Sur la métropole, nous consommons 117 litres d’eau par jour et par habitant, contre 140 en moyenne nationale. C’est bien, mais il faut aller plus loin. Respecter les heures d’arrosage, les possibilités de remplissage des piscines, ne pas nettoyer sa voiture, sa façade, la coque de son bateau, installer des mousseurs sur les robinets, des récupérateurs d’eau de pluie, prendre des douches plus courtes…


De nombreux gestes semblent futiles mais sont pourtant utiles. Et dans l’urgence, à défaut de mieux, la sobriété est la seule option pour préserver la ressource en eau.

UNHPB : Au-delà de la sobriété, faut-il repenser la politique de l’eau ?


AL : Oui, et rapidement. Il faut renforcer la solidarité territoriale : Brest métropole partage sa ressource principale, l’Élorn, avec d’autres collectivités comme le Pays des Abers ou le Pays de l’Iroise. Si la ressource vient à manquer, le prix de l’eau va augmenter, et ça touchera d’abord les plus précaires.


L’eau, un enjeu politique et social explosif

UNHPB : Que pensez-vous de la loi d’urgence agricole récemment adoptée, qui donne la priorité à l’usage agricole de l’eau ?
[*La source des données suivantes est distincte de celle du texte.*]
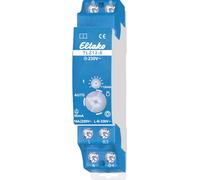 Eltako 23100934 Relè temporizzatore luci scale 230 V/AC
AL : Cette loi déséquilibre la gouvernance locale de l’eau. Aujourd’hui, les Parlements de l’eau qui réunissent élus, agriculteurs, pêcheurs, associations risquent de voir leur poids réduit au profit de la seule profession agricole. Or l’eau, c’est l’affaire de toutes et tous. Cette décision aura des impacts sur les personnes mais aussi sur d’autres activités, comme la pêche, directement concernée par les pollutions. Et s’il est important de préserver la ressource en volume, il est tout aussi important de garantir la qualité d’eau nécessaire à la préservation d’écosystèmes sains. Tout est lié.
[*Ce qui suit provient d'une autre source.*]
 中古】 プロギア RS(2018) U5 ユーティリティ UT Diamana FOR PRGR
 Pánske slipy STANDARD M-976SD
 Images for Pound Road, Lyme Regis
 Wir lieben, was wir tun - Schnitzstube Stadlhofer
De plus, cette loi envoie un très mauvais signal aux citoyennes et aux citoyens. C’est compliqué de leur demander de faire des efforts quand on ouvre le robinet à fond pour l’agriculture qui consomme déjà 58% de l’eau douce en France, en faisant fi des enjeux de transition écologique. C’est incohérent.


Des solutions ? Oui, mais pas de miracle

UNHPB : Quelles solutions pour faire mieux demain ?


AL : Il n’y a pas de solutions miracles immédiates. Des projets comme la réhabilitation d’anciennes carrières en réserves d’eau sont étudiés par le conseil départemental pour stocker l’eau de pluie hivernale. Ce sont des solutions intéressantes mais pour le long terme.


UNHPB : Et le dessalement de l’eau de mer ?


AL : C’est une fausse bonne idée ! C’est extrêmement cher, très énergivore et polluant avec des rejets de saumure qui détruisent les écosystèmes marins. C’est une solution pour des îles comme Molène qui n’ont pas d’autre option, mais ce n’est pas envisageable pour des territoires comme la métropole brestoise. 


UNHPB : Alors, que faire pour éviter la guerre de l’eau ?


AL : Agir sur tous les leviers ! La sobriété, pour réduire encore notre consommation quotidienne et celle des différentes activités économiques. La solidarité, pour partager la ressource entre territoires, et l’innovation pour dessiner de nouvelles solutions. La question de la gouvernance sera aussi importante avec des choix de priorités à opérer.



Pour aller plus loin…


En janvier dernier, l’ONU a déclaré la planète en « faillite hydrique ». Un état irréversible où il n’y aurait plus assez d’eau pour satisfaire tous les besoins. En France, les nappes phréatiques pourraient baisser de 10 à 25 % dans les cinquante prochaines années, le débit des fleuves et rivières devenir de plus en plus faible. En 2025, 43 % du territoire a été soumis à des restrictions liées à l’eau. Ce chiffre pourrait s’élever à 88 % d’ici 2050, selon le Haut-Commissariat au Plan, qui appelle à une « transformation radicale des usages ».